America’s addiction to food has propelled some restaurant stocks to record high prices. Valuations are such that even the slightest misstep and you could be looking at a stock that drops 20% to 30%.
Right now I’m watching three vulnerable restaurant chains that will report earnings this week. All are trading at peak prices and could stumble after earnings reports.
Last Monday, shares of Ruby Tuesday (RT) dropped some 8% after the company confirmed that its chairman had resigned and had sold his stock.
The sector remains strong as consumers continue to flock to casual dining. There’s no letup in sight for Americans’ tight budgets and time constraints, meaning these will remain primary drivers for growth.
The question I would ask is this: how far can these stocks fly?
At some point valuation matters, and for that reason I would be a bit cautious on the space.
Here are big three big restaurant industry names to sell before they report earnings in coming days:
Red Robin Gourmet Burgers
Red Robin (RRGB) reports its earnings results on Tuesday before the market opens. The stock is up over 130% in the last year of trading. Analysts expect the company to grow profits by 18% in 2014. That is a very respectable number.
The question is would you be willing to pay 33 times 2013 estimated earnings for that growth? I sure wouldn’t.

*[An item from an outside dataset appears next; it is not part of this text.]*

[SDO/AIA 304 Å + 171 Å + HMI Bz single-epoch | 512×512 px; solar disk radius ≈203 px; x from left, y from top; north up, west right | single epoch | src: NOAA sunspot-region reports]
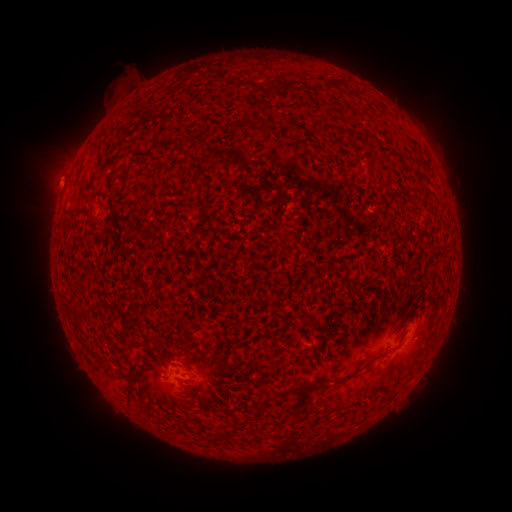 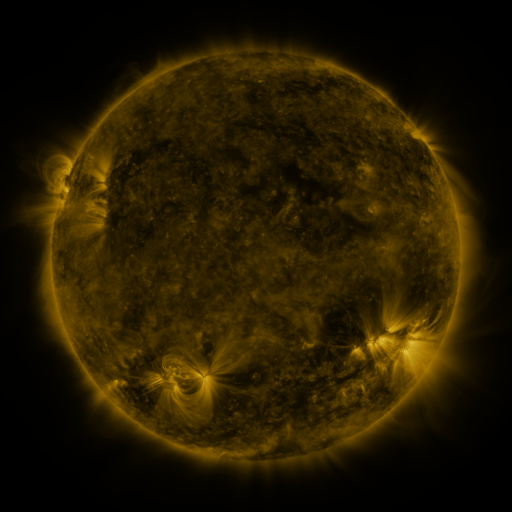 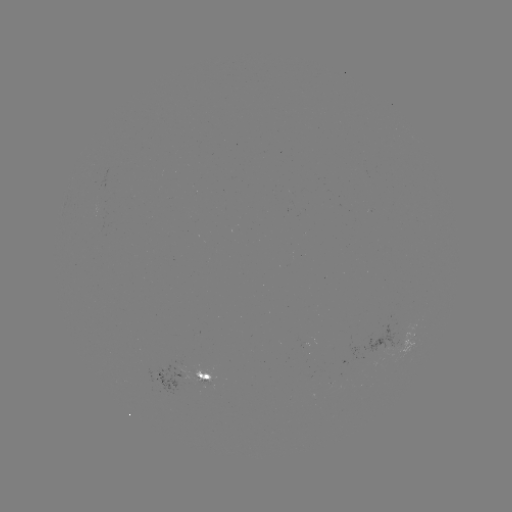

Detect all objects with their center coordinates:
spotted active region: (407, 342)
spotted active region: (184, 377)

Given the risk of an earnings miss, the risks are tremendous. The stock could drop 30% easily if there is a miss.
Noodles & Co.
I’m a big fan of Noodles & Co. (NDLS). I eat there often with my two young daughters.
That said, how much pasta does the world need? I think many investors compare Noodles to Chipotle. They are not the same. In fact, if the country figures out that we need less pasta and not more, Noodles & Co. could be in big trouble. The company reports earnings on Wednesday after the market closes.
Noodles is a newly minted publicly traded company. Its shares got the obligatory pop when first available on the market, but the stock has traded sideways and drifted lower in the last month of trading. Analysts expect the company to grow profits by 37% in 2014.
That is impressive indeed, but the stock trades for 110 times 2013 estimated earnings. When the company last reported, it beat estimates by the proverbial penny per share. That’s not going to cut it with this sort of valuation. Get out before the earnings are reported.
Shares of Wendy’s (WEN) have soared in the last year. The stock has doubled in value in the last 12 months of trading. The third wheel in the fast food hamburger chain battle is certainly doing well for investors.
How long will the trend continue? At its current lofty valuation there is significant risk here. The company is only expected to make 23 cents per share this year. That’s awfully close to break even or worse. It’s also a low base for growth that might be attractive to aggressive investors that then leave at the first sign of trouble. Analysts expect the company to grow profits next year by 17%, but that’s only to 27 cents per share.
There isn’t much wiggle room here if you ask me. With the stock trading for 38 times 2013 estimated earnings, I would be worried about a sharp correction – or crash diet if you will. Get out before the company releases results as the earnings report is often the time when investors decide to bail.